The IRS recognizes S corporations as a distinct category. LLCs are taxed in the same way as a sole proprietorship or partnership by default, contrary to popular belief. But LLCs have the option to choose S corporation taxation.
There are several similarities between LLCs and S corporations:
  • Owners of both are largely subject to personal income tax and employment taxes, which are under their purview.
  • Both are able to transfer gains and losses to ownership.
  • Owners or shareholders are both protected from corporate responsibility.
There are also a number of striking differences:
  • Taxes on self-employment are normally paid by LLC owners on all business income. S corporations enable owners to distinguish their wages from distributions, which are subject to employment tax (which are not).
  • Up to 100 shareholders may get shares from S corporations. LLCs do not issue shares. Instead, they are owned by “members,” and they are permitted to have an infinite number of members.
  • S corporations can only be owned by people who are permanent residents or US citizens.

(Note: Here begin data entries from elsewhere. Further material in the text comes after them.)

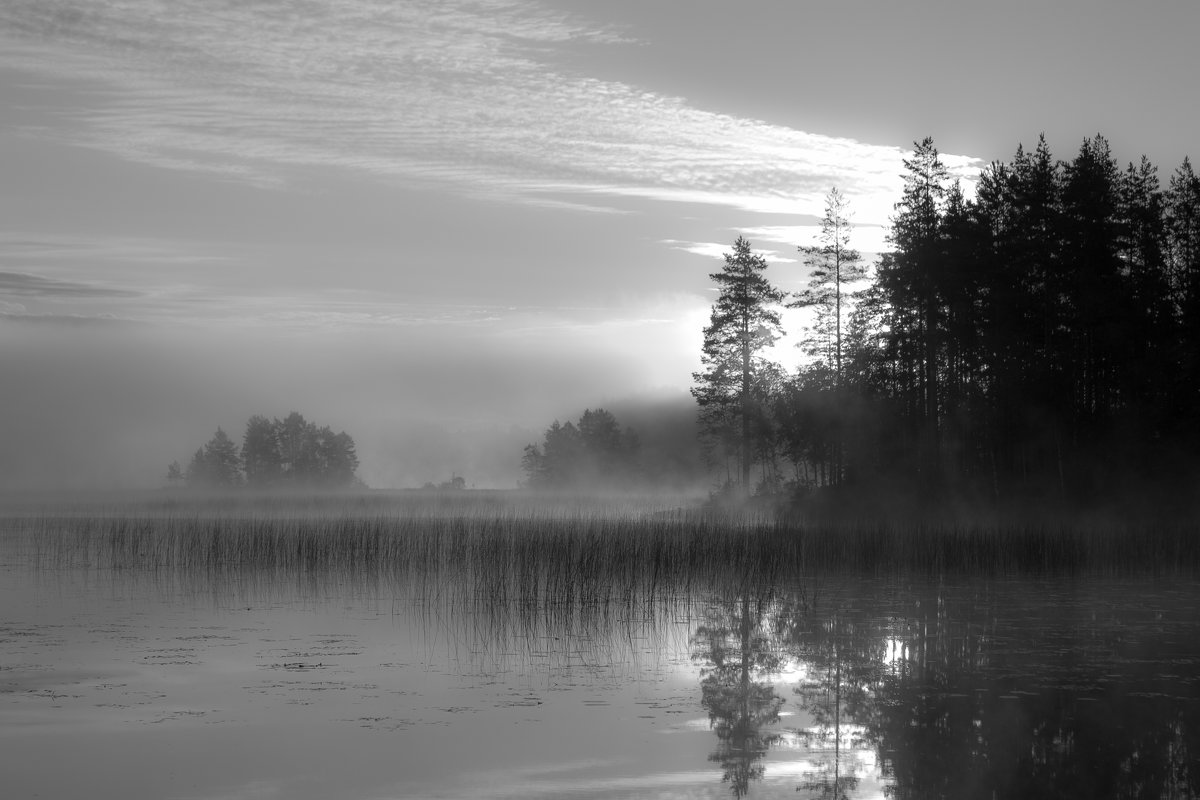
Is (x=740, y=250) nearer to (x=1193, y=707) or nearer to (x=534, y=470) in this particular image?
(x=1193, y=707)

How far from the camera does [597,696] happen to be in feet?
31.1

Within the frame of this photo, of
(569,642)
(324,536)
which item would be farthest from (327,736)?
(324,536)

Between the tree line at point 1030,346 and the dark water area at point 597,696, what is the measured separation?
72.0 feet

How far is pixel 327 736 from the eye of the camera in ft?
26.2

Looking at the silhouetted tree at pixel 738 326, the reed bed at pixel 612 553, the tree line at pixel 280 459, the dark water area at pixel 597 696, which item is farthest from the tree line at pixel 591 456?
the dark water area at pixel 597 696

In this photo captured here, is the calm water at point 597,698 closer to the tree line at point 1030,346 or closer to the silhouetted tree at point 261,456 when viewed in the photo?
the tree line at point 1030,346

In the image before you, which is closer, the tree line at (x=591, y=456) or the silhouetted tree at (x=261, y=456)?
the tree line at (x=591, y=456)

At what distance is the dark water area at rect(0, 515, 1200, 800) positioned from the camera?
7.05 metres

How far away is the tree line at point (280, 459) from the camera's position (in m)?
101

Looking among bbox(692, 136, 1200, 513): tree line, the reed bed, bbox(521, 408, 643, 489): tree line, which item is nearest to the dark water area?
the reed bed

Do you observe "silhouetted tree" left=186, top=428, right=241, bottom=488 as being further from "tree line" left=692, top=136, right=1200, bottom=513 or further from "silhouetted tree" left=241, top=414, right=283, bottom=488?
"tree line" left=692, top=136, right=1200, bottom=513

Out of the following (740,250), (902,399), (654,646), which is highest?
(740,250)

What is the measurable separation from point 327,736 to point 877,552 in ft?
49.8

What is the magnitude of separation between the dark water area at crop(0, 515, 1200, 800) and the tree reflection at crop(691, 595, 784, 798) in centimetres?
4
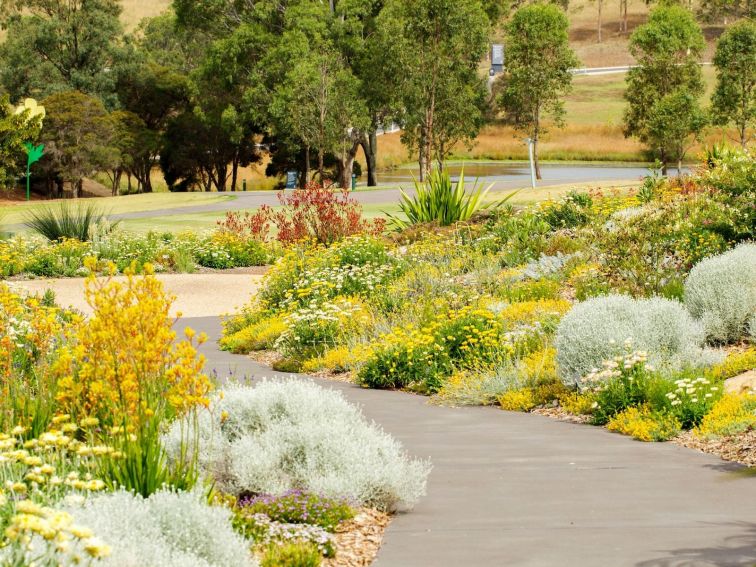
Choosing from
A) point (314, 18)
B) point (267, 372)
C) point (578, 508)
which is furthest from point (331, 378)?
point (314, 18)

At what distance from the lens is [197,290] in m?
19.8

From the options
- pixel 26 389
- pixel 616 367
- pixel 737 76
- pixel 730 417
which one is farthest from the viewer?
pixel 737 76

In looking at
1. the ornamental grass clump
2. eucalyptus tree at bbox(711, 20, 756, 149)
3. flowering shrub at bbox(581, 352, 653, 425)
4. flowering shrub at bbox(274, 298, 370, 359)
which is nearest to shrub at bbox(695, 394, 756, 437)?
flowering shrub at bbox(581, 352, 653, 425)

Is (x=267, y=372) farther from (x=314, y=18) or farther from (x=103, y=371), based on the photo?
(x=314, y=18)

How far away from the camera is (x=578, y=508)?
6.18m

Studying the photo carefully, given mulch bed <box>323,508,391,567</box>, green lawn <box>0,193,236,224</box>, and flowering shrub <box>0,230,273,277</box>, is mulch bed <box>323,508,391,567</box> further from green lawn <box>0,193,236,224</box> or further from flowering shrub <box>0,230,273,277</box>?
green lawn <box>0,193,236,224</box>

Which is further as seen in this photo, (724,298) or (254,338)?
(254,338)

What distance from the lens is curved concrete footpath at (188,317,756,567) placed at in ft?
17.4

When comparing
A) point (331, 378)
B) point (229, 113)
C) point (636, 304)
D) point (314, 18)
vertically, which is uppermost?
point (314, 18)

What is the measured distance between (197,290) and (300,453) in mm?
13739

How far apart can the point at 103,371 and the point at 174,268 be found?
56.3 ft

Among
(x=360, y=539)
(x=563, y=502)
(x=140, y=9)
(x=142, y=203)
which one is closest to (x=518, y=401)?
(x=563, y=502)

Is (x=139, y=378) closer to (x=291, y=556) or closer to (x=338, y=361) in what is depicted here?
(x=291, y=556)

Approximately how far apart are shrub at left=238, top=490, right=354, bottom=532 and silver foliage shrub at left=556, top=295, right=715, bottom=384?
3.99 meters
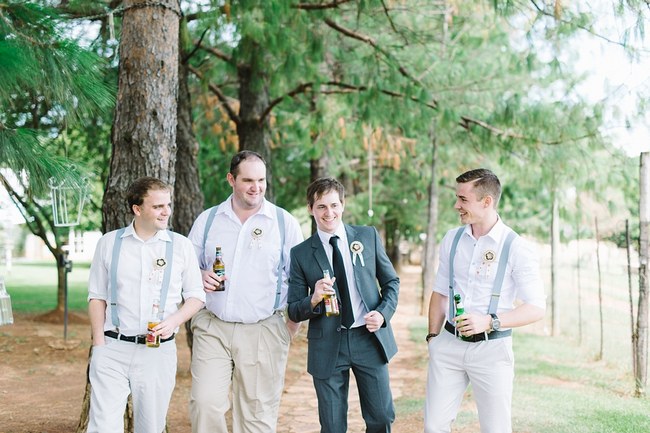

The LLC is not governed in this way as a business entity.

Why Should You Register as an S Corporation ( S Corp)?

S companies, which combine the advantages of corporations with the tax advantages of partnerships, might be the best of both worlds for a small firm.
S corporations specifically provide the corporate structure’s limited liability protection, which prevents access to an owner’s personal assets by business creditors or litigants making claims against the firm. They do not, however, pay corporate taxes on any earnings or income they produce, unlike partnerships. In the event that the owners’ pay is set up as a salary or stock dividend, they may also assist in avoiding self-employment tax.
S companies are a popular legal structure that is suggested for small businesses.
They offer limited liability protections for companies along with the tax benefits of partnerships. They are less complicated to set up and keep in operation than standard C corporations, serving as a sort of “corporate lite” form.
S corporations must follow many of the rules and pay many of the fees associated with traditional corporations, beginning with the fees and formalities for incorporation. They require more time and money to set up and manage than LLCs, another common small-business structure.
Although helpful for rapidly expanding businesses, they are nevertheless subject to specific IRS limits on their size and stockholders, which may ultimately restrain their growth. The good news is that, should business circumstances let it, an S corp can convert to C corp status rather easily.